1966 год. После «Галилея» – работа над "Послушайте!". Юрий Петрович зовет меня в свой кабинет, и я читаю ему – «заказчику» – и еще двум или трем актерам, в том числе и Вл. Высоцкому, первый вариант композиции. Все громко ахают и хвалят. Режиссер кивает энергично: "Да, молодец, хорошо помог будущему спектаклю, завтра почитаешь Эрдману, Вольпину и Марьямову, они сделают кое-какие замечания, ну и – вперед, на сцену". Выражение лица у Ю.П. уверенное и сомнений не допускает.
Назавтра я читаю упомянутой «тройке» тот же текст, меня прервали, раскритиковали, чуть утешили малюсенькой похвалой, я с надеждой обернулся на Любимова… О ужас! Юрий Петрович качает головой с укором. Выражение лица угрожающее и обжалованию не подлежит.
Репетируем Эрдмана:
"Почему Подсекальников так заговорил… по-другому, с многоточиями?.. Растерялся… Потому что страшно оставаться одному – и это уже никакая не комедия, это – человек, и ему страшно оставаться одному…"
1968 год. "Пражская весна" и сразу – стужа… Прогрохотало эхо взрывов "нашей идеологии". Любимова обвиняли, оскорбляли, валили, как валят медведей. Удержался. Действовал он в те самые тяжкие для театра годы так же, как и в работе: внимательно слушал советы, складывал и множил мнения по законам собственной арифметики, а потом совершал поступок – спектакль или выход "на ковер" – решительно по-своему.
Я помню наши страхи и растерянность, когда за час до спектакля "Послушайте!" была оцеплена Таганская площадь, по театру заходили чужие "в штатском", и нам стало ясно, что сегодня – последний вечер, ибо ожидался приезд во второй ряд партера не кого-нибудь там, а члена Политбюро Петра Шелеста, одного из главных вдохновителей бронетанковой стужи "пражской весны". Спустя сутки мы узнали, что этот случай – абсурдное совпадение, и соратник генсека Брежнева просто решил отдохнуть с семьей, а не убедиться в тлетворности антисоветского Театра на Таганке.
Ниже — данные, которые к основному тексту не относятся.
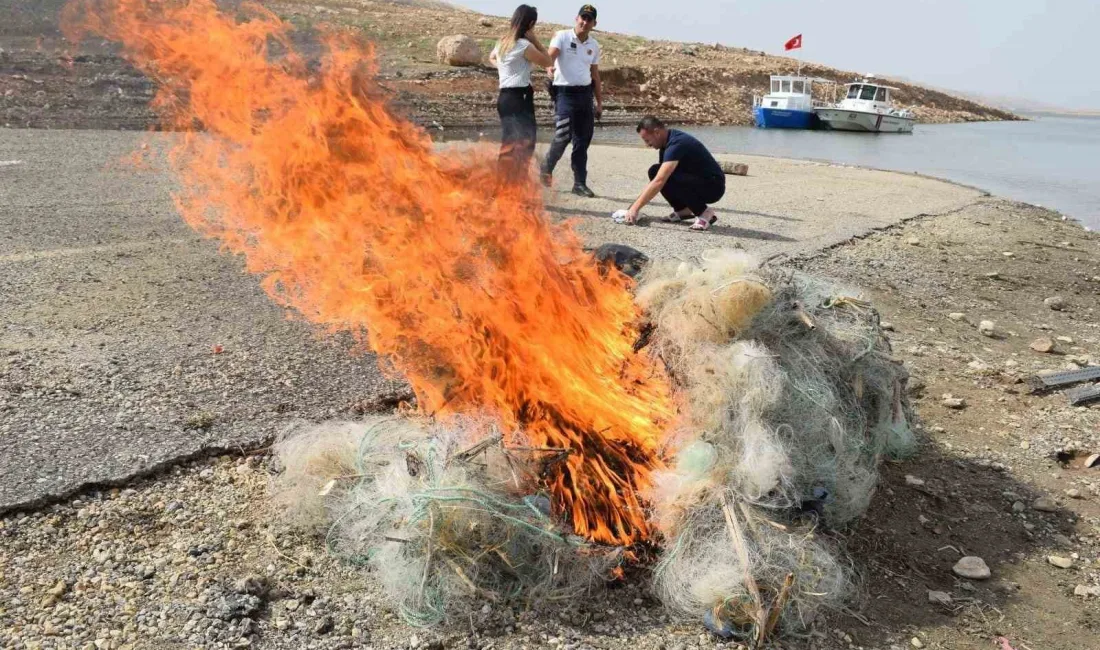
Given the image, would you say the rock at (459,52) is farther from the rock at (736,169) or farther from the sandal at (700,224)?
the sandal at (700,224)

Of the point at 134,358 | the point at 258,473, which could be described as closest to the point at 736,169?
the point at 134,358

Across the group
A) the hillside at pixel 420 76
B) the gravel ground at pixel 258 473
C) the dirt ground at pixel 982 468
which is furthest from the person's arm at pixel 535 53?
the dirt ground at pixel 982 468

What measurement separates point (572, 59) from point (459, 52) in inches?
728

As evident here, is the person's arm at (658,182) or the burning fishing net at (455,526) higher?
the person's arm at (658,182)

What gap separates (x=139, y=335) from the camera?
4.83 meters

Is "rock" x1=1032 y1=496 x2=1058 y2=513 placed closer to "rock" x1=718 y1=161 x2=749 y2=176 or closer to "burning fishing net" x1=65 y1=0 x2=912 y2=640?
"burning fishing net" x1=65 y1=0 x2=912 y2=640

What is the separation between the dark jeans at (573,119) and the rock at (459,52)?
18248 mm

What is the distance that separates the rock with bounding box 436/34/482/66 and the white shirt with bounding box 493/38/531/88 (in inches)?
754

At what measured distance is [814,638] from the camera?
9.49 feet

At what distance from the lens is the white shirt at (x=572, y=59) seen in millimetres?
9055

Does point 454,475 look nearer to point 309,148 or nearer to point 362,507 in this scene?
point 362,507

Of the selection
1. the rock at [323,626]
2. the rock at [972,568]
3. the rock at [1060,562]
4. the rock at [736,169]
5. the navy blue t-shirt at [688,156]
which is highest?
the navy blue t-shirt at [688,156]

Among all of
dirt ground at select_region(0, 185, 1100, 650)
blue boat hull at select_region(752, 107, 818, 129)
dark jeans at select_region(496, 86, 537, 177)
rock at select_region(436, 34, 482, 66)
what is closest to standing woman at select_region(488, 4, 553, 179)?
dark jeans at select_region(496, 86, 537, 177)

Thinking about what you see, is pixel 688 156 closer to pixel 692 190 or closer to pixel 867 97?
pixel 692 190
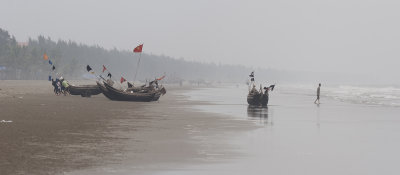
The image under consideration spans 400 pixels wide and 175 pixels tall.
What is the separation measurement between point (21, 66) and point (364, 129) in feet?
385

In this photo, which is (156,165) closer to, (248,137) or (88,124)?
(248,137)

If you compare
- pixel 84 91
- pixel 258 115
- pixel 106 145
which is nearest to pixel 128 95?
pixel 84 91

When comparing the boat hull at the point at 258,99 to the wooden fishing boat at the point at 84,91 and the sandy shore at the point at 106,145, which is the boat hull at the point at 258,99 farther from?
the wooden fishing boat at the point at 84,91

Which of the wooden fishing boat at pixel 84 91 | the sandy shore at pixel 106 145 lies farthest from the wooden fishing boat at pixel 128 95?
the sandy shore at pixel 106 145

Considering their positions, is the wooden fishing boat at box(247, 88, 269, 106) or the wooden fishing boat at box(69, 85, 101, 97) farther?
the wooden fishing boat at box(69, 85, 101, 97)

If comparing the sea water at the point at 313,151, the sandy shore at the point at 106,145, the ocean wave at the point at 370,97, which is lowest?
the sea water at the point at 313,151

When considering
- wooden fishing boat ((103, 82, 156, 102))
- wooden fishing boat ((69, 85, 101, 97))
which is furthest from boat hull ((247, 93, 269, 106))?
wooden fishing boat ((69, 85, 101, 97))

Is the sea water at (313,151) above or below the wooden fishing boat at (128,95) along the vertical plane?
below

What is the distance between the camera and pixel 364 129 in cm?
1900

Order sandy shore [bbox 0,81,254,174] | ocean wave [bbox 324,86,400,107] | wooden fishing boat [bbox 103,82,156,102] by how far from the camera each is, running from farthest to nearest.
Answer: ocean wave [bbox 324,86,400,107] < wooden fishing boat [bbox 103,82,156,102] < sandy shore [bbox 0,81,254,174]

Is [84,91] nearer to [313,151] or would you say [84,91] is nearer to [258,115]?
[258,115]

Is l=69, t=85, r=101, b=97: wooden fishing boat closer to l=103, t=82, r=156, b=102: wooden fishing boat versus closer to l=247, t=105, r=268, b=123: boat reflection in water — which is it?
l=103, t=82, r=156, b=102: wooden fishing boat

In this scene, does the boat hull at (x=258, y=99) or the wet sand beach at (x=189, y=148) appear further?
the boat hull at (x=258, y=99)

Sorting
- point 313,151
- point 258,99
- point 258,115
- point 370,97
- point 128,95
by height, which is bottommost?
point 313,151
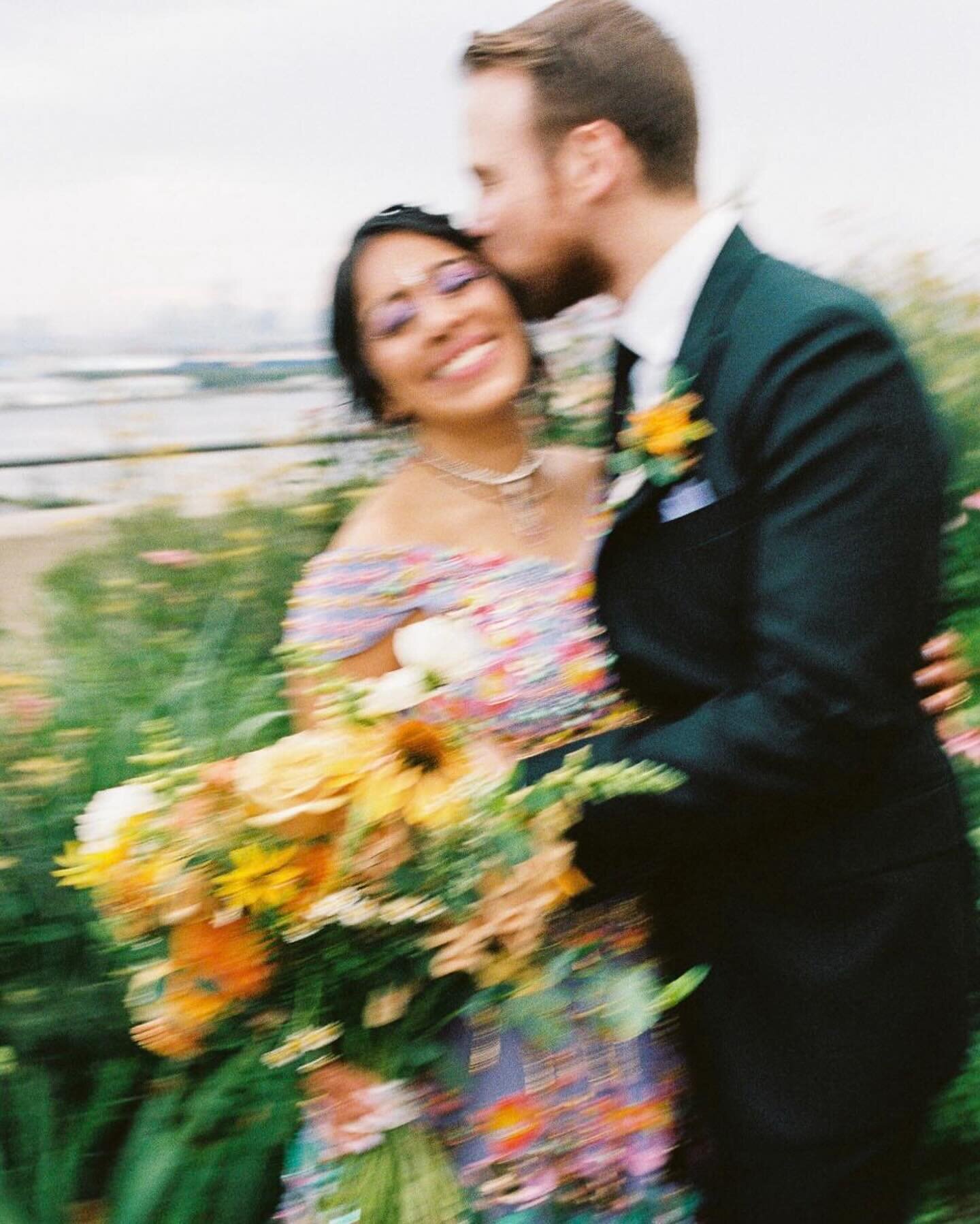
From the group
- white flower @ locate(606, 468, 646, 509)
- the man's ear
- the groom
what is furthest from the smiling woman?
white flower @ locate(606, 468, 646, 509)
Но это узнается завтра, а пока мы все в отчаянии: как быть, как играть и что, по совпривычке, вырезать, удалить? Мы-то хорошо знали, какие места в спектаклях возмущали власти и в Москве, и в ЦК, и лично тов. Фурцеву – министра культуры… На наше смятение ответил отец "Таганки". Он собрал своих трепещущих детей за кулисами, выслушал наши предложения о сокращениях и решительно постановил: "Не будем давать им карты в руки. Если они чего решили – какая разница, что резать, а что не резать. Мы же уверены в том, что играем? Вот и давайте играть без сомнений. Я считаю, надо наоборот: не скрывать и не темнить перед ними. Если это последний раз – пускай хоть себе и нормальным зрителям в радость. Ничего не надо сокращать, ничего не надо скрывать – играем в полную силу, вы меня поняли?" Так и играли.
Репетируем Эрдмана!
"Играют "Самоубийцу", как легкую комедию – про "те времена" – а время у нас сегодня очень страшное. Что изменилось? Разрешили трепаться, а система осталась – и создается более страшное положение… Урвать и убежать – психология временщиков…"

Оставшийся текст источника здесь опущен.